Dobre longínquo de Outros Sinos... Empalidece o louro
Trigo na cinza do poente... Corre um frio carnal por minh'alma...
Tão sempre a mesma, a Hora!... Balouçar de cimos de palma!
Silêncio que as folhas fitam em nós... Outono delgado
Oh que mudo grito de ânsia põe garras na Hora!
Que pasmo de mim anseia por outra coisa que o que chora!
Estendo as mãos para além, mas ao estendê-las já vejo
Que não é aquilo que quero aquilo que desejo...

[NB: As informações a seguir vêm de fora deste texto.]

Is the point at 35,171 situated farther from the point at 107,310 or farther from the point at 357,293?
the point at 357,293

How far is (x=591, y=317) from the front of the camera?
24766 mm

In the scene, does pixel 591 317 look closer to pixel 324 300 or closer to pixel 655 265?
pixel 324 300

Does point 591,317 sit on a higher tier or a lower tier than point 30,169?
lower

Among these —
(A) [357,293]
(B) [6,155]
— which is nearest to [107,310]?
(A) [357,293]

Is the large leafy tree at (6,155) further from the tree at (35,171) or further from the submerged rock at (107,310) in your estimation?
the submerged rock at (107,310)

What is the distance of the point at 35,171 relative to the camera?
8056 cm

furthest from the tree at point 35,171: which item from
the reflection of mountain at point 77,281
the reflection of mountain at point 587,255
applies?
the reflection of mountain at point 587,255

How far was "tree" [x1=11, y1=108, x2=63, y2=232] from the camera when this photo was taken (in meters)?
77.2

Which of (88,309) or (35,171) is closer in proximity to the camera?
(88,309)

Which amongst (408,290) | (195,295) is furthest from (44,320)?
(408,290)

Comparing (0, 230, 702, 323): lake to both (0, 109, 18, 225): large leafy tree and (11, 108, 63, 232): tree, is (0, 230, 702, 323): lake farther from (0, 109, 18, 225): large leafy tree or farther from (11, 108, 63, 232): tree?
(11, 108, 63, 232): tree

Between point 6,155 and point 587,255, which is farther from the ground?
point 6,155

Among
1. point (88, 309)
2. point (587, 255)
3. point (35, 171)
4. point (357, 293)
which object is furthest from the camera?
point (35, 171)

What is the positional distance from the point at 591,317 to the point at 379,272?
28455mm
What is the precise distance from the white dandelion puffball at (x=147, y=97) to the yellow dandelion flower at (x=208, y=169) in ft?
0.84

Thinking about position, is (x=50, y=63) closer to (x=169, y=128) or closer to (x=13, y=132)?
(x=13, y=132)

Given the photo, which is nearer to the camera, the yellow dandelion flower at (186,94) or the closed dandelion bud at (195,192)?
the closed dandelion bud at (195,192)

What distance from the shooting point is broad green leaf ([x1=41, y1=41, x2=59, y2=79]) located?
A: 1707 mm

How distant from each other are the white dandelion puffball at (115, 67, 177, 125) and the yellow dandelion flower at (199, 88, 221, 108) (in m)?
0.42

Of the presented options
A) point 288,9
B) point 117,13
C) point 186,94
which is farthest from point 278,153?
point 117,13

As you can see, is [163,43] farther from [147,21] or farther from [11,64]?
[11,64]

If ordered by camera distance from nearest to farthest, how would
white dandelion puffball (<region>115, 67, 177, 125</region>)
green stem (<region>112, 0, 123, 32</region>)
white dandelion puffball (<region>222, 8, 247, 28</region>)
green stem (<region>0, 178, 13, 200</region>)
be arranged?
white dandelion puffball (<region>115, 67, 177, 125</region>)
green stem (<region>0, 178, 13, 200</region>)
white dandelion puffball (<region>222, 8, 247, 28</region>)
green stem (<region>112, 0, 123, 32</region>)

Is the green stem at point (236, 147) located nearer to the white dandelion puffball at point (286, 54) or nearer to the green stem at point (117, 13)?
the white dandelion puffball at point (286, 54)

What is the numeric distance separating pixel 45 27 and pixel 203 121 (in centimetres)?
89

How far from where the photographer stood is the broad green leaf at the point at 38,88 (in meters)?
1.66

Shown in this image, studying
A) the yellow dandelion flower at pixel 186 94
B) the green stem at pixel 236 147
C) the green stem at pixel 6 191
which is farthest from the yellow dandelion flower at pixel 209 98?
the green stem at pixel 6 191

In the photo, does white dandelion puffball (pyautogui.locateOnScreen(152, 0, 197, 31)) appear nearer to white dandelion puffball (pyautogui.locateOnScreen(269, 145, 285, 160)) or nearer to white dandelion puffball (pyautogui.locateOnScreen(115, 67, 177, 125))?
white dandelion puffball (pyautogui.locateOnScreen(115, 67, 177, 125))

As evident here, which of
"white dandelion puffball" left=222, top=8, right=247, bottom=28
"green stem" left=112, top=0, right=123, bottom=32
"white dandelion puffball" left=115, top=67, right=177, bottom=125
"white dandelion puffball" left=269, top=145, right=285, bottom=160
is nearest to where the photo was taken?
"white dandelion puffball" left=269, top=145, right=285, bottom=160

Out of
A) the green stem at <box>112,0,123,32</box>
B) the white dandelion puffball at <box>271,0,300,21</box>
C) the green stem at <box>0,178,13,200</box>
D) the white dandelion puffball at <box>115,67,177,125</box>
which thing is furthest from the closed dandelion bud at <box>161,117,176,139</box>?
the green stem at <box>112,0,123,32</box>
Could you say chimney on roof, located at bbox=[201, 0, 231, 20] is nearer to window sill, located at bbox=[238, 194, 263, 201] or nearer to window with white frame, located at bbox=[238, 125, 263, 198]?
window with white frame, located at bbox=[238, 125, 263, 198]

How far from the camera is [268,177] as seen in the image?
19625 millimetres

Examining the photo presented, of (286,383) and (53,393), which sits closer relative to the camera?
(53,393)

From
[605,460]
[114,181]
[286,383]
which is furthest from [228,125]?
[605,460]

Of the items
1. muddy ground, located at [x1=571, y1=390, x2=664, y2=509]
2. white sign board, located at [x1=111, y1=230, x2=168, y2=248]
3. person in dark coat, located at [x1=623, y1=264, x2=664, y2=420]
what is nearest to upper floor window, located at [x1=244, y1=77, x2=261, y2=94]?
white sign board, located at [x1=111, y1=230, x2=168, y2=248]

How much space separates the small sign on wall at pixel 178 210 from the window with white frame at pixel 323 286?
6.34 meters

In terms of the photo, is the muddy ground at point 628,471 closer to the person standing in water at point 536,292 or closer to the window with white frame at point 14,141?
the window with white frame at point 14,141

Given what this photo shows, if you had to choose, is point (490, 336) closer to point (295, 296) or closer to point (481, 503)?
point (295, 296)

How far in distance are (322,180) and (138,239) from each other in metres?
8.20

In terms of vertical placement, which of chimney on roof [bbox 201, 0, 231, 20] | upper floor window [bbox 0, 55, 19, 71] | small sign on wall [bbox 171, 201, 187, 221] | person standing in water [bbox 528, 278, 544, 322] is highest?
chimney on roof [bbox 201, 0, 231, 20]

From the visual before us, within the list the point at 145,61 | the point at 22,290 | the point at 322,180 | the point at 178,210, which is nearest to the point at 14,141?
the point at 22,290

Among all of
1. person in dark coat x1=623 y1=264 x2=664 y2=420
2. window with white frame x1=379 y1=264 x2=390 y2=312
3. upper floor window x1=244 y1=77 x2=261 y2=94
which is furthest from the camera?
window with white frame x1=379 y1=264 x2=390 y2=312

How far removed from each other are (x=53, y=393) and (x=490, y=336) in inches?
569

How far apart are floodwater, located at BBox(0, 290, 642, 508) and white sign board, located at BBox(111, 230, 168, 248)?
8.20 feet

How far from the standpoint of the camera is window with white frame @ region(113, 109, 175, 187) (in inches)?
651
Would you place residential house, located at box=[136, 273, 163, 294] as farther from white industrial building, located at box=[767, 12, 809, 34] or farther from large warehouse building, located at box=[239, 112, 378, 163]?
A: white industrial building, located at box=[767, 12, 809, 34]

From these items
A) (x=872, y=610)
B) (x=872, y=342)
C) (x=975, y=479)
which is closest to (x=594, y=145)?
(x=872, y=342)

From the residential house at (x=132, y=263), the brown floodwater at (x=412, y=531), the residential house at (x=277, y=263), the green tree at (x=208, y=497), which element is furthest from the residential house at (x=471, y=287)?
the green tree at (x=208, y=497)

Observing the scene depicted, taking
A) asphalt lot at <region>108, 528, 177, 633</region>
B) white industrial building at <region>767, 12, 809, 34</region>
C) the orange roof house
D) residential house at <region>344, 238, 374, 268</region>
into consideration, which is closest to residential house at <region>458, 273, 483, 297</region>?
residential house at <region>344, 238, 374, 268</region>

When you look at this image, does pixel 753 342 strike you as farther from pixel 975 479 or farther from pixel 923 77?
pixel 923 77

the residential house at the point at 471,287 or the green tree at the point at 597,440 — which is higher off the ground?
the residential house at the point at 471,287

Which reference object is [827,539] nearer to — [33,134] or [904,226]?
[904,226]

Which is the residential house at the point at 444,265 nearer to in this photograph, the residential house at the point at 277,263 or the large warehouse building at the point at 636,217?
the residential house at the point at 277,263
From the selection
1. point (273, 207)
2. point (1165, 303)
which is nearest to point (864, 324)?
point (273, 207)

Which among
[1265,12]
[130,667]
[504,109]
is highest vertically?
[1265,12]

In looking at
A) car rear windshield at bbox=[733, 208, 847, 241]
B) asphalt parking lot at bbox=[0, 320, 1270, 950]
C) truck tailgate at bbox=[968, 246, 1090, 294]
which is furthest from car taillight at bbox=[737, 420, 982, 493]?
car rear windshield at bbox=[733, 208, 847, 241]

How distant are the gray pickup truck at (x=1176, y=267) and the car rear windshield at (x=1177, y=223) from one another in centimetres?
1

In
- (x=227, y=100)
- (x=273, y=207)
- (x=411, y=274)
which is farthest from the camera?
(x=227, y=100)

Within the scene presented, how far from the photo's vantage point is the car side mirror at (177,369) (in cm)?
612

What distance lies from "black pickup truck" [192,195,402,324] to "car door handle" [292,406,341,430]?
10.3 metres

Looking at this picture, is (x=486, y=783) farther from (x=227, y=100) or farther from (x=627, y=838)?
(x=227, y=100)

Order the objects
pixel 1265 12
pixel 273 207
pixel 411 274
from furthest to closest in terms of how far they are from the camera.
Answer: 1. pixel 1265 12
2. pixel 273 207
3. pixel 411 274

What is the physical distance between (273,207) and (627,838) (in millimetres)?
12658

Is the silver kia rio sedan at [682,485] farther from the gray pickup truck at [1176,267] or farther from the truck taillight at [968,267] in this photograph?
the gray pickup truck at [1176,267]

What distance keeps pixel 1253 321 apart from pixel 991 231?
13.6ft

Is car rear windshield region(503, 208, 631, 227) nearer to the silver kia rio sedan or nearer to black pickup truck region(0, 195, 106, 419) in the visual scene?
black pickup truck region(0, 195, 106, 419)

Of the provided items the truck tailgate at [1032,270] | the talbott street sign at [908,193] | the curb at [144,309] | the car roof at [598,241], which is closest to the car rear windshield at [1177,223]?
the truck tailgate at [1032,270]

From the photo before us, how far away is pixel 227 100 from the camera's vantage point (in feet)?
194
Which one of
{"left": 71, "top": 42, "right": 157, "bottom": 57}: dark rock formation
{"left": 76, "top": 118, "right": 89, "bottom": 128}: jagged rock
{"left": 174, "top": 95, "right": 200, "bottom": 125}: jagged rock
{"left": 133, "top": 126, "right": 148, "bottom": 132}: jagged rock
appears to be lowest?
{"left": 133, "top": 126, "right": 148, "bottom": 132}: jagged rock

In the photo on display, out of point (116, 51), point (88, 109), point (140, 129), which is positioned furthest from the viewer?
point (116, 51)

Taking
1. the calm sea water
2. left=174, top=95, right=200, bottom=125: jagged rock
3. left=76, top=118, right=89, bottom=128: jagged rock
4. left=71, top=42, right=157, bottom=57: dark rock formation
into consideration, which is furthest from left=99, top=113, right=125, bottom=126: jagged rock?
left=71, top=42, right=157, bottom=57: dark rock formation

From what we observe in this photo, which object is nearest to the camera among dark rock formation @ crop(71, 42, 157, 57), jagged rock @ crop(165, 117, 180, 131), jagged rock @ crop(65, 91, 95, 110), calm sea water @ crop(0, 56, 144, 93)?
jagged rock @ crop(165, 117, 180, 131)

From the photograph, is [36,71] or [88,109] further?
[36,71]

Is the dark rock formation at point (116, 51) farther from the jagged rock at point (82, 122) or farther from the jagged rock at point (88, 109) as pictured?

Címbalos de Imperfeição... Ó tão antiguidade
A Hora expulsa de si-Tempo! Onda de recuo que invade
O meu abandonar-se a mim próprio até desfalecer,
E recordar tanto o Eu presente que me sinto esquecer!...
Fluido de auréola, transparente de Foi, oco de ter-se.
O Mistério sabe-me a eu ser outro... Luar sobre o não conter-se...
A sentinela é hirta –- a lança que finca no chão
É mais alta do que ela... Para que é tudo isto.... Dia chão...
Trepadeiras de despropósitos lambendo de Hora os Aléns...
Horizontes fechando os olhos ao espaço em que são elos de ferro...
Fanfarras de ópios de silêncios futuros... Longes trens...
Portões vistos longe... através de árvores... tão de ferro!
Fernando Pessoa, Páginas Íntimas e de Auto-Interpretação, 2.ª edição, textos estabelecidos e prefaciados por Georg Rudolf Lind e Jacinto do Prado Coelho, tradução dos textos ingleses de Jorge Rosa. Lisboa, Edições Ática, 1966, pp. 125-126.